What's the best practice to do SOA exception handling?
- by sun1991
Here's some interesting debate going on between me and my colleague when coming to handle SOA exceptions:
On one side, I support what Juval Lowy said in Programming WCF Services 3rd Edition:
As stated at the beginning of this chapter, it is a common illusion that clients care about errors or have anything meaningful to do when they occur. Any attempt to bake such capabilities into the client creates an inordinate degree of coupling between the client and the object, raising serious design questions. How could the client possibly know more about the error than the service, unless it is tightly coupled to it? What if the error originated several layers below the service—should the client be coupled to those lowlevel layers? Should the client try the call again? How often and how frequently? Should the client inform the user of the error? Is there a user? 
By having all service exceptions be indistinguishable from one another, WCF decouples the client from the service. The less the client knows about what happened on the service side, the more decoupled the interaction will be.

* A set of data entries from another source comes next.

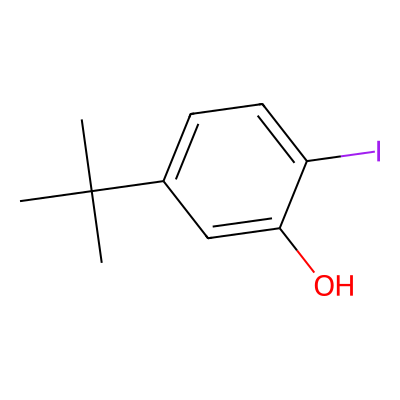 5-(tert-Butyl)-2-iodophenol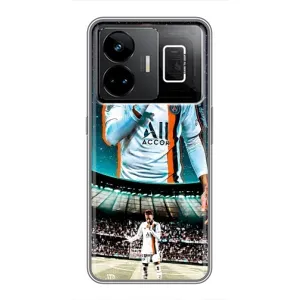 Силіконовий Чохол для Realme GT3 (Неймар ПСЖ)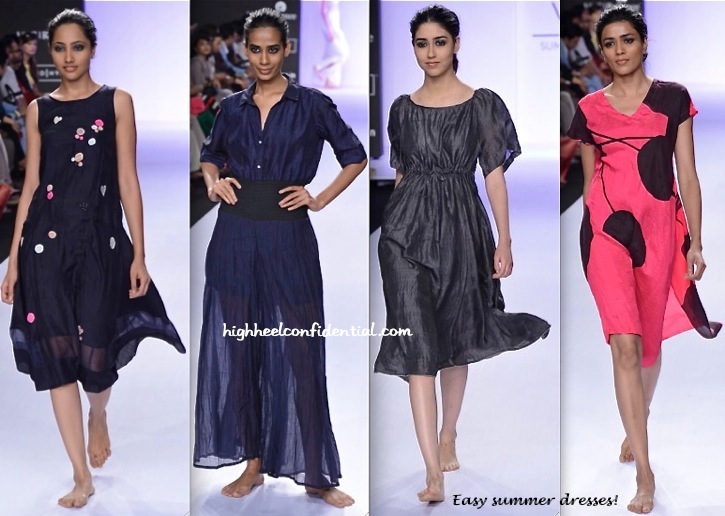 Lakme Fashion Week Summer:Resort 2014- Tilla By Aratrik Dev Varman-1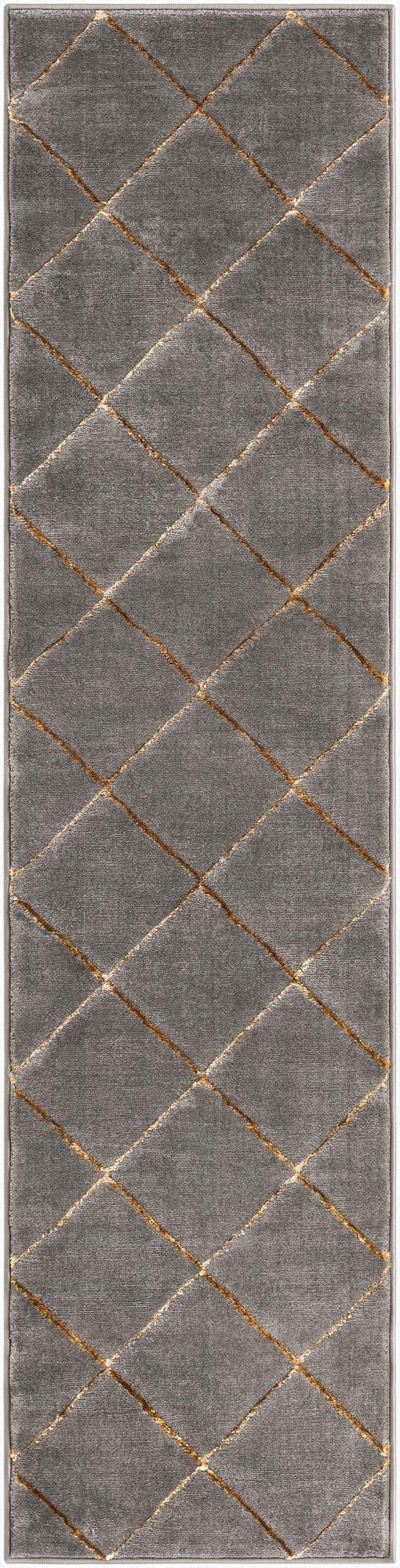 2' x 8' Vogue Geo Runner Rug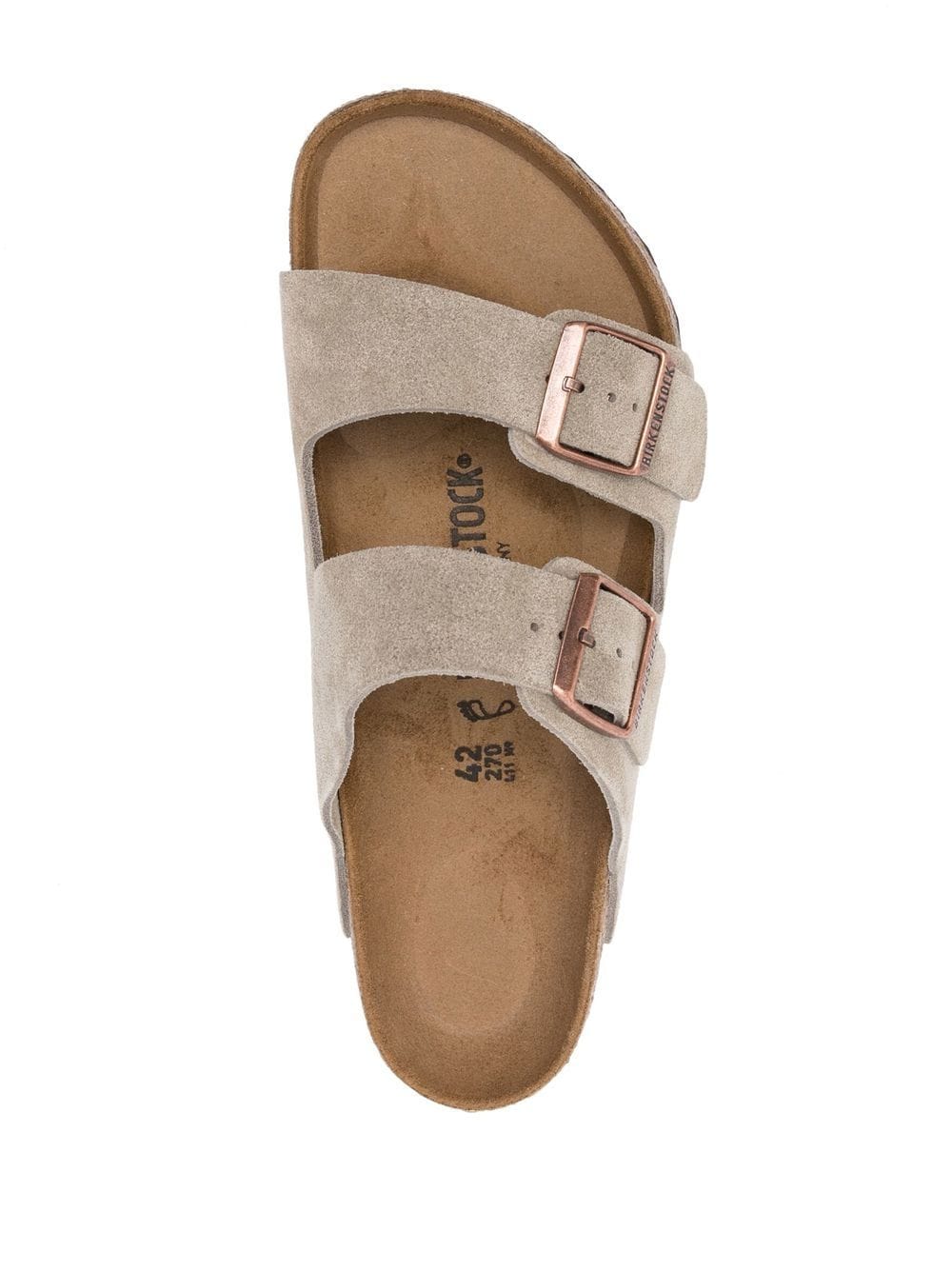 Shop Birkenstock Double-buckle Open-toe Sandals In Neutrals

On the other side, here's what my colleague suggest:
I believe it’s simply incorrect, as it does not align with best practices in building a service oriented architecture and it ignores the general idea that there are problems that users are able to recover from, such as not keying a value correctly.  If we considered only systems exceptions, perhaps this idea holds, but systems exceptions are only part of the exception domain.  User recoverable exceptions are the other part of the domain and are likely to happen on a regular basis.  I believe the correct way to build a service oriented architecture is to map user recoverable situations to checked exceptions, then to marshall each checked exception back to the client as a unique exception that client application programmers are able to handle appropriately.  Marshall all runtime exceptions back to the client as a system exception, along with the stack trace so that it is easy to troubleshoot the root cause.
I'd like to know what you think about this? Thank you.